Daniel Spulber note que son travail a des répercussions sur la politique publique. « Les systèmes de brevets ont pour objectif de garantir aux inventeurs le droit d’empêcher quiconque d’accéder à leur invention, en contrepartie de la publication d’information sur l’invention, dit-il. En protégeant la propriété intellectuelle des inventeurs, nous voulons les inciter non seulement à divulguer leur savoir dans le brevet, mais également à commercialiser leur invention et à transmettre leur connaissance tacite ou à l’appliquer en se lançant en affaires. Les brevets protègent donc les entrepreneurs. »

Les chefs d’entreprise devraient également garder l’œil ouvert. Daniel Spulber évoque le cas de Shuji Nakamura, l’ingénieur qui a inventé les diodes électroluminescentes (DEL) bleues, vertes et blanches, ainsi que le laser bleu. La société Nichia, la petite entreprise japonaise qui l’employait, l’a très peu aidé. « Shuji Nakamura a acheté la machine nécessaire à la fabrication des DEL, l’a démontée et l’a reconfigurée selon ses exigences, explique Daniel Spulber. Il a accompli ce que bien d’autres auraient été incapables de faire avec plus de capitaux et de personnel. L’information qu’il a publiée – contre le gré de sa société – avait beaucoup de valeur. Mais ses efforts ont dû exiger une grande connaissance tacite qu’il était le seul à posséder. »

Cet exemple est porteur d’un message pour les sociétés qui encouragent « l’intrapreneuriat » — ou l’esprit d’entreprise au sein de l’organisation. « Les chefs d’entreprise doivent comprendre qu’ils peuvent avoir accès aux produits inventés par leurs employés, mais ce n’est pas tout, indique-t-il. Mis à part leurs inventions qu’ils mettent à la disposition de leur employeur, les employés talentueux ont toutes sortes de connaissances.
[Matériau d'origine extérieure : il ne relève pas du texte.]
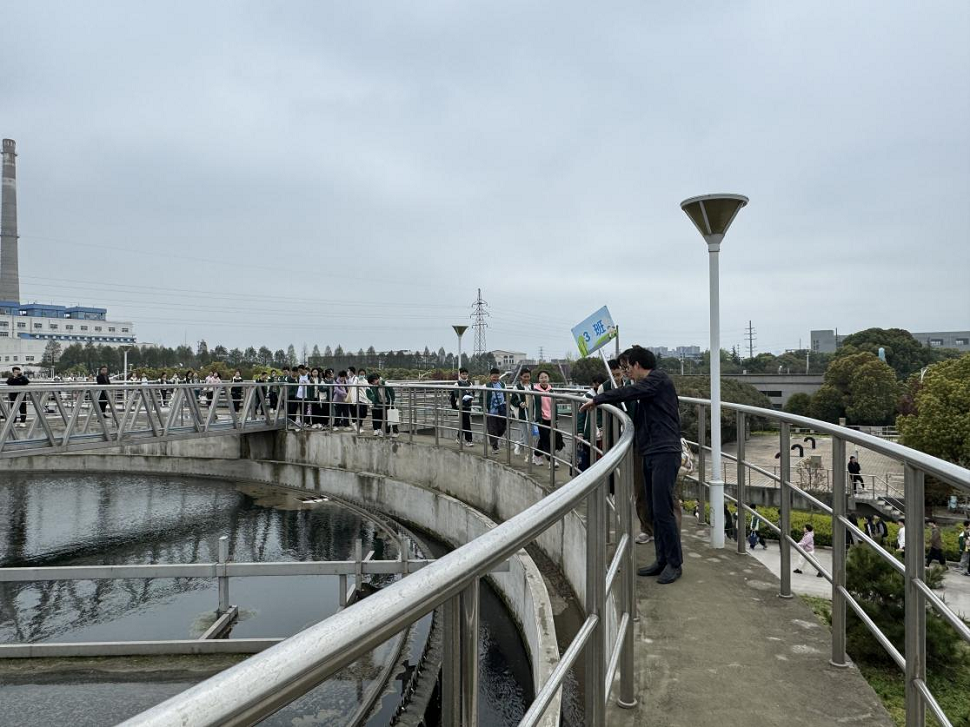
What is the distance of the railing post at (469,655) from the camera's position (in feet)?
3.83

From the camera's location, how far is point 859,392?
206 ft

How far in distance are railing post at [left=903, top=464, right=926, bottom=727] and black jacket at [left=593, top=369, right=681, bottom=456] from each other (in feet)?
7.55

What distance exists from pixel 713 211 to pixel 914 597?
377cm

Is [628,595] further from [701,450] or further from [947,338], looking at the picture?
[947,338]

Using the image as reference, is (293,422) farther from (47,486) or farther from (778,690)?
(778,690)

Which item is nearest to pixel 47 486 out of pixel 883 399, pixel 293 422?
pixel 293 422

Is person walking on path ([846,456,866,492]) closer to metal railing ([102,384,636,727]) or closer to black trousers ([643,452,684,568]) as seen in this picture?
black trousers ([643,452,684,568])

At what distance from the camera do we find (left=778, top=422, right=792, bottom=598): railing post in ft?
13.9

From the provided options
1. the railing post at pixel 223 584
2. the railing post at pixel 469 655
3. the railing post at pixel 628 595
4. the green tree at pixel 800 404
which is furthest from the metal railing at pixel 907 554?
the green tree at pixel 800 404

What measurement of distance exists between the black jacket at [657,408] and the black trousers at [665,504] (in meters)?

Les employeurs devraient envisager de faire participer ces employés au processus de développement de leurs inventions, au lieu de se contenter de faire main basse sur celles-ci. »

Peter Gwynne est un rédacteur indépendant établi à Sandwich, au Massachusetts.

Spulber, Daniel F. « Tacit Knowledge with Innovative Entrepreneurship », International Journal of Industrial Organization, vol. 30, numéro 6, p. 641–653 (2012).